"Artigas fue el último caudillo de los guaraníes, y el primero de los orientales"
Sitio www.metholferre.com
Este sitio reúne la producción intelectual de Alberto Methol Ferré. El material está clasificado bajo los siguientes ítems: Libros, Artículos, Conferencias, Cuadernos, Seminarios, Prólogos, Entrevistas, Artículos sobre Methol Ferré. Todo el material está disponible gratuitamente. Quien disponga de material que no se encuentre presente en el sitio puede colaborar a completarlo enviándolo al e-mail de contacto.
Estimados,
Nos complace enormemente estar de nuevo en comunicación con ustedes para presentarles el material actualizado disponible en el sitio. En destaque aparece el trabajo de Methol Ferré del año 1968 titulado "La Conquista Espiritual". Creemos que es muy oportuno recuperar esta magnífica pieza en un momento en que percibimos en tierras de la Liga Federal y hasta en el propio Buenos Aires un renacimiento artiguista que saludamos con beneplácito. Caben señalar también dos importantes acontecimientos: la emisión del documental "La Nación Sudamericana. Una visión de Methol Ferré" por la cadena TELESUR y la entrega de premios del 1er concurso de ensayos "Alberto Methol Ferré" organizada por COPPPAL Y FUDEPA. Los invitamos a conocer las novedades.
Marcos Methol Sastre
Julio 2011
Nuevo material disponible
La conquista espiritual. Las Misiones.
Este trabajo de Alberto Methol Ferré es un texto ineludible a la hora de comprender el sentido de las Misiones y del Artiguismo. En lo profundo de estos dos fenómenos hay un legado cultura y social que es imprescindible rescatar hoy en día.
Asimismo, no puede concebirse una verdadera integración regional sin comprender y valorar estos antecedentes que están enclavados en nuestro propio corazón geográfico y espiritual.
A través de una fina descripción y relato, Methol nos orienta sobre él significado actual de las Misiones, desde sus origenes, su vida y su agonía sangrienta.
El artiguismo no puede estudiarse, por otra parte, obviando las Misiones. Dijo alguna vez Methol: "Artigas fue el último caudillo de los guaraníes, y el primero de los orientales"
FRAGMENTOS
...Durante el ciclo de la Estabilización de las Misiones, que duró más de un siglo, éstas reunían un total de 30 Pueblos de dos a cinco mil habitantes cada uno, los cuales tenían una economía relativamente independiente, pero dentro de un solo espacio geoeconómico cuyo centro regulador estaba en la Candelaria, sede del Padre Superior de los Jesuitas. A su vez cada pueblo tenía la dirección de un Sacerdote, asistido por una decena de caciques, pues los jesuitas mantuvieron la organización tradicional de los guaraníes, ampliándola en su dimensión, transfigurándola y dándole nuevo sentido. Con el tiempo se comenzó a organizar la autoridad civil de los Pueblos, con Cabildos electivos todos los años.

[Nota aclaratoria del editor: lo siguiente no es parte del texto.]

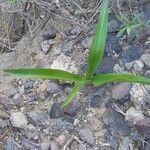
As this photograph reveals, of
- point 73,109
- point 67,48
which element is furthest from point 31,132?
point 67,48

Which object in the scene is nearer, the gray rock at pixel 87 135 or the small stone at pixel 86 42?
the gray rock at pixel 87 135

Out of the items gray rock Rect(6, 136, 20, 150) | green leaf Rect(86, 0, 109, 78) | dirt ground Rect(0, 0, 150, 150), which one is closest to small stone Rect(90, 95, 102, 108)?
dirt ground Rect(0, 0, 150, 150)

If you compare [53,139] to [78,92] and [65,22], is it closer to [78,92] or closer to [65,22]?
[78,92]

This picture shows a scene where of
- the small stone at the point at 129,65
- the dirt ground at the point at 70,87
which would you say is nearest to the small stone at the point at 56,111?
the dirt ground at the point at 70,87

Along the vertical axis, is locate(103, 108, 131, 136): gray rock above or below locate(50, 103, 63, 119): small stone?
above

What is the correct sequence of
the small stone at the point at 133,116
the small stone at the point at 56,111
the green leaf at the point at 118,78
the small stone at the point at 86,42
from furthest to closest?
1. the small stone at the point at 86,42
2. the small stone at the point at 56,111
3. the small stone at the point at 133,116
4. the green leaf at the point at 118,78

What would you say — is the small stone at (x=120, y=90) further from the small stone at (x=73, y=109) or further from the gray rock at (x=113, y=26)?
the gray rock at (x=113, y=26)

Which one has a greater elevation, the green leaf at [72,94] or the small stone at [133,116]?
the green leaf at [72,94]

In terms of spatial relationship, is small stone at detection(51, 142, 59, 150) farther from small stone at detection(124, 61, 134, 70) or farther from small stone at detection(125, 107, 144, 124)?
small stone at detection(124, 61, 134, 70)
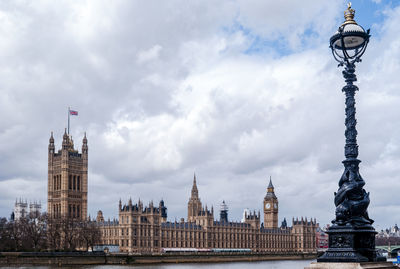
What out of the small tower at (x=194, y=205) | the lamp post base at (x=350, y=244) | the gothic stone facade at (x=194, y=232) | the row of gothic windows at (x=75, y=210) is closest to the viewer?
the lamp post base at (x=350, y=244)

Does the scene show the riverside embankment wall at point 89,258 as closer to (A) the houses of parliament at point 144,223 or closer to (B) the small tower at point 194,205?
(A) the houses of parliament at point 144,223

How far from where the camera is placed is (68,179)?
145 meters

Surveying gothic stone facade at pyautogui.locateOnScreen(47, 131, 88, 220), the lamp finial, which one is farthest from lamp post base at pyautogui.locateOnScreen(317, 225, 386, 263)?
gothic stone facade at pyautogui.locateOnScreen(47, 131, 88, 220)

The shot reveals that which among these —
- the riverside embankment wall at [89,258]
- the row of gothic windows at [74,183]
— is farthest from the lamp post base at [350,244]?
the row of gothic windows at [74,183]

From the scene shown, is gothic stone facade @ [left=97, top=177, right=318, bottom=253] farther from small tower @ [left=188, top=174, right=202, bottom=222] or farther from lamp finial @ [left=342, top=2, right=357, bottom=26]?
lamp finial @ [left=342, top=2, right=357, bottom=26]

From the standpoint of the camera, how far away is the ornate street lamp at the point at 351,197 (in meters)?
17.2

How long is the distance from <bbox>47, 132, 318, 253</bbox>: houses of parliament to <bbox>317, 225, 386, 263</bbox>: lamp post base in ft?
335

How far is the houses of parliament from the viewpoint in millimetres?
132875

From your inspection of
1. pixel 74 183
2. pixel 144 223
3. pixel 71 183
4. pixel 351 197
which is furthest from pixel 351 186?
pixel 74 183

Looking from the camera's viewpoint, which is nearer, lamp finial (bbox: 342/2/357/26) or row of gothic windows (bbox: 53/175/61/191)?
lamp finial (bbox: 342/2/357/26)

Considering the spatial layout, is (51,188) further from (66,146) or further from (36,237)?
(36,237)

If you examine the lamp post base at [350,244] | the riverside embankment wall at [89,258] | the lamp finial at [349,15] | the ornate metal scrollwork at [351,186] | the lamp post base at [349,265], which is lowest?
the riverside embankment wall at [89,258]

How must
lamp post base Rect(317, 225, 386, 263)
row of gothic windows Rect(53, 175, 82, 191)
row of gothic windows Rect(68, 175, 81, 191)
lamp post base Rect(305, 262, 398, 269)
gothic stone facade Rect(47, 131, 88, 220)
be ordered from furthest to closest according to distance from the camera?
row of gothic windows Rect(53, 175, 82, 191)
row of gothic windows Rect(68, 175, 81, 191)
gothic stone facade Rect(47, 131, 88, 220)
lamp post base Rect(317, 225, 386, 263)
lamp post base Rect(305, 262, 398, 269)


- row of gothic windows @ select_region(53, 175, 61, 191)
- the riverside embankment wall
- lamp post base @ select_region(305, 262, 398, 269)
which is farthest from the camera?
row of gothic windows @ select_region(53, 175, 61, 191)
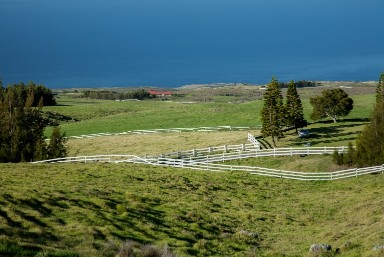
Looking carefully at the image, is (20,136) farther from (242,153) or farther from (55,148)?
(242,153)

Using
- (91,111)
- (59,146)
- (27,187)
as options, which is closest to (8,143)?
(59,146)

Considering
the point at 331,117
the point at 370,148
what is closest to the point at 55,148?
the point at 370,148

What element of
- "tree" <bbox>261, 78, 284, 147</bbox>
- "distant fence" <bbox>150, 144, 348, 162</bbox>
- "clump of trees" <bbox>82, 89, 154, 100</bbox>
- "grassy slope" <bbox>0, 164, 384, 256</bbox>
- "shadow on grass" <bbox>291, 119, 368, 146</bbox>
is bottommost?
"grassy slope" <bbox>0, 164, 384, 256</bbox>

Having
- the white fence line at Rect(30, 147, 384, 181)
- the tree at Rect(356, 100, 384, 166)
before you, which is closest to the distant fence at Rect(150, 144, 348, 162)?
the white fence line at Rect(30, 147, 384, 181)

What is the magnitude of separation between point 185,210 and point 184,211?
0.29m

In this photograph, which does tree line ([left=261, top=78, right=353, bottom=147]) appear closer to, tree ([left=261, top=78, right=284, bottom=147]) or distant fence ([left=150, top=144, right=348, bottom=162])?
tree ([left=261, top=78, right=284, bottom=147])

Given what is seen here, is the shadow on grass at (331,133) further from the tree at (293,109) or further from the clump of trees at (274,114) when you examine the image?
the clump of trees at (274,114)

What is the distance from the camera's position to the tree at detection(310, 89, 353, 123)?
70.8m

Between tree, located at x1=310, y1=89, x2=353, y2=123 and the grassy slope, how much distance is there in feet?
94.2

Los jesuitas procuraron desarrollar la educación por el trabajo y darle a éste el carácter menos penoso posible. Comenta Azara: "ellos se contentaban con hacerles trabajar cerca de la mitad del día, y aún el trabajo tenía un aire de fiesta; porque cuando los trabajadores salían para el campo en su tarea, marchaban siempre en procesión con música, llevando en andas una pequeña imagen. Se comenzaba por formar una enramada para colocar la imagen, y la música no cesaba hasta volver al pueblo, tocando igualmente a la vuelta". Los guaraníes eran músicos notables. Pero además los jesuitas procuraban ocuparlos en toda clase de habilidades artesanales, para combatir su proclividad a lo ociosidad. El Padre José Peramás testimoniaba que: "Las habilidades de estos indios es grande: trabajan mil curiosidades en madera y hueso: imitan excelentemente la pintura y bordados, pero lo que hacen con eminencia es copiar o imitar lo impreso... El indio Guaraní era capaz de todo, cuando llegaba a sacudir la pereza, que era en él una segunda naturaleza, y hemos reconocido que, sin presión mayor, con el ejemplo y con oportunas exhortaciones obtuvieron los misioneros que los indios trabajaran en una u otra labor, y eso desde los doce a los cincuenta años, y desde la primera hora del día hasta la última. Eso obtuvieron, pero jamás consiguieron que el ritmo de ese trabajar tuviera la celeridad del europeo. Lo que un español haría sin prisas en una hora, el indio requería tres horas, si estaba solo, y cinco en compañía de otros, pues son grandes conversadores entre si y grandes materos".